## EXTRAIT DU DOCUMENT
· · · · ·
Hopper s’est nourri de ses visites des musées du monde. On sait que quand il est en Europe, il est quasi quotidiennement au Louvre, il fait des voyages en Espagne, il va voir Rembrandt à Amsterdam… Et tous ces tableaux-là reviennent, d’une façon cryptée dans les images qu’il produit. Un des tableaux qui a eu le plus d’impact sur sa mémoire c’est "Le philosophe en médiation" du Louvre. On le retrouve dans certains tableaux de Hopper, très décalé, comme selon un principe qui pourrait être celui décrit par Courbet lorsqu’il parle d’ « allégorie réelle ». Il y a quelque chose de cet ordre-là chez Hopper : garder la dimension métaphysique, mais l’appliquer à des images qui sont d’apparence simples, voir insignifiantes. Les fameuses figures féminines qui sont associées à l’image de Hopper, j’avais osé les rapprocher du mythe de Danaé. La lumière qu’elles viennent rechercher est évidemment comparable à cette pluie d’or qui tombe sur Danaé dans certains tableaux de la Renaissance par exemple.
· · · · ·
## DONNÉES
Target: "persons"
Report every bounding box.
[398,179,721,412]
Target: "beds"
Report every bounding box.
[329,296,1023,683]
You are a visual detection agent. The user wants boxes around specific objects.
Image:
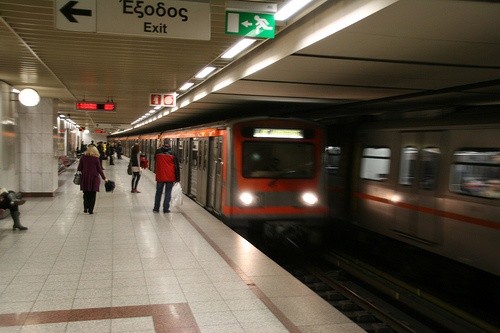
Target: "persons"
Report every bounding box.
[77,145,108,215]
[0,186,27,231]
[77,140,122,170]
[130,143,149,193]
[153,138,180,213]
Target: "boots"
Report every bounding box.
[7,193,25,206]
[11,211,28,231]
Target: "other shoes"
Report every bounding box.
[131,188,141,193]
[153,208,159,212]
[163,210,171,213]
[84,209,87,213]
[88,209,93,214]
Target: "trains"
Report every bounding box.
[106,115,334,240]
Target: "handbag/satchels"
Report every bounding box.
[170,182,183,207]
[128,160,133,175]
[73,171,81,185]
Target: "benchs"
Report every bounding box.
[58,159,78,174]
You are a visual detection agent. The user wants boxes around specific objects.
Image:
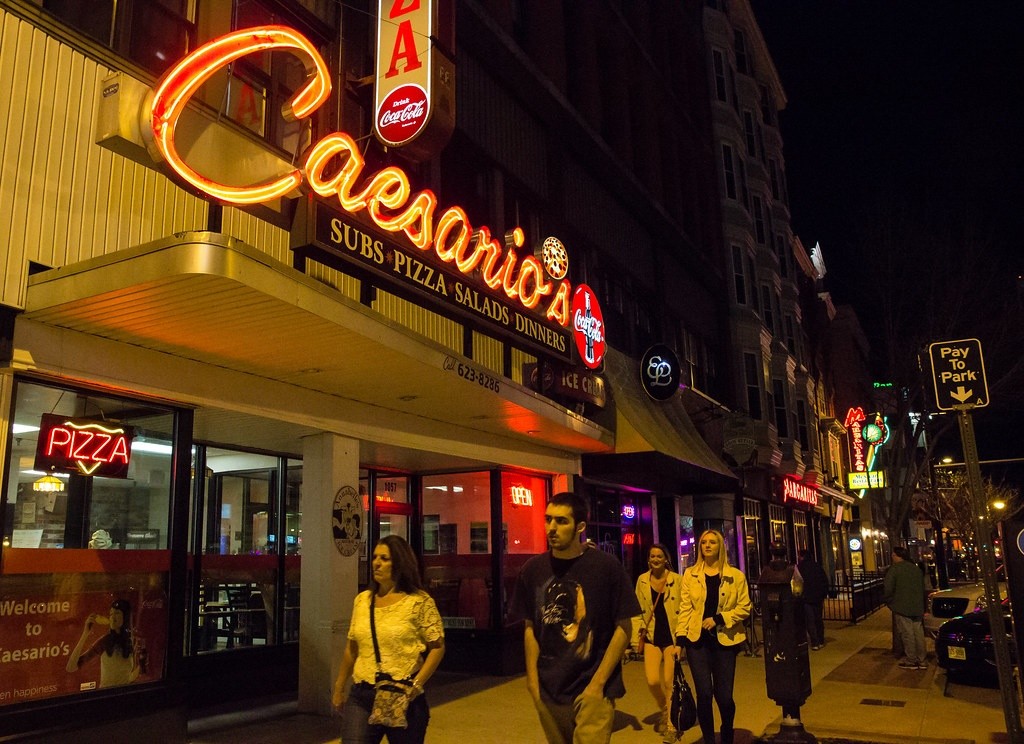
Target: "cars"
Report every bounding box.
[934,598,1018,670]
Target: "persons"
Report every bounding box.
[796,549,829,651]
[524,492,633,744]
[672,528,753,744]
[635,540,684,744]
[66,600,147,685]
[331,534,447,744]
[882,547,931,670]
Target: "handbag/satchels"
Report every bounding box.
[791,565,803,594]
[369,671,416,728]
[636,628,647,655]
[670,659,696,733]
· · · · ·
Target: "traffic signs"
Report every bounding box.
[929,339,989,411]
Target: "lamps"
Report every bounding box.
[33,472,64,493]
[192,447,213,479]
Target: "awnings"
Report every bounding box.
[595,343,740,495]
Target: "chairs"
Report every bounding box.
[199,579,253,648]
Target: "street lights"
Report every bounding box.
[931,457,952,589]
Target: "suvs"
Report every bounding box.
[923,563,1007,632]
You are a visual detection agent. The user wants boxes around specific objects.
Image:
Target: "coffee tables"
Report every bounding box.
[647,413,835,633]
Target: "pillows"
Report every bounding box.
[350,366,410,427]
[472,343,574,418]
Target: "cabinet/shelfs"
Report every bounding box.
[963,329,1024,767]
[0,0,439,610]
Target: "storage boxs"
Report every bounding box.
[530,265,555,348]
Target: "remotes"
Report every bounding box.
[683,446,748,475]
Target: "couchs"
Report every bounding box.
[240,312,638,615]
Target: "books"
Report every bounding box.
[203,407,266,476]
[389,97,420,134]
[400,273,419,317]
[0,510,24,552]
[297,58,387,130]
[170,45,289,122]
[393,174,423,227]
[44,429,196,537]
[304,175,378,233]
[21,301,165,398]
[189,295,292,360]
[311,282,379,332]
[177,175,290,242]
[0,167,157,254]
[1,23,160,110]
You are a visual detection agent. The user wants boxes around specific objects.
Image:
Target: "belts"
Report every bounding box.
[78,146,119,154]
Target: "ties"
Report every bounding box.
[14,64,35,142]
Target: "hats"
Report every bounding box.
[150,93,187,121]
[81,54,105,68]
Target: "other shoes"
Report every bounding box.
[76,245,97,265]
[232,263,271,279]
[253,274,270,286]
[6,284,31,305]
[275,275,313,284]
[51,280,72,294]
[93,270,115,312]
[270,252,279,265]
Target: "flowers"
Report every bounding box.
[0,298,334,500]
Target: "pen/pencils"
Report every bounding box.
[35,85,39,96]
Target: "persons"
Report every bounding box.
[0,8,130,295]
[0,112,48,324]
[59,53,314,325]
· · · · ·
## CONSIGNE DONNÉE 1
Répondez à ces questions d'après l'extrait sur Hopper :
(a) Quel musée Hopper fréquente-t-il presque tous les jours lorsqu'il est en Europe ?
(b) Quel tableau du Louvre a le plus marqué sa mémoire ?
(c) De quel mythe les figures féminines de Hopper sont-elles rapprochées ?
## CONSIGNE DONNÉE 2
Prolongez l'extrait sur Hopper à la suite de sa dernière phrase.

## RÉPONSE 1
(a) Le Louvre.
(b) "Le philosophe en médiation".
(c) Le mythe de Danaé.

## RÉPONSE 2
Narration ou suspension de l’action ?

A propos des liens de Hopper avec le cinéma, il y a une littérature abondante sur le sujet, certains grands réalisateurs comme Wim Wenders n’ont pas manqué de dire qu’ils avaient puisé abondamment dans l’œuvre de Hopper. Mais c’est une lecture qui suppose une narrativité dans les tableaux de Hopper. Mais je ne crois pas du tout, pour moi c’est précisément la suspension de l’action qui est objet même de la peinture de Hopper. Si la narration est dans l’esprit du spectateur, il est étrange qu’à propos d’une peinture figurative il y ait nécessairement cette volonté de l’interpréter en termes de narration alors que devant un tableau abstrait.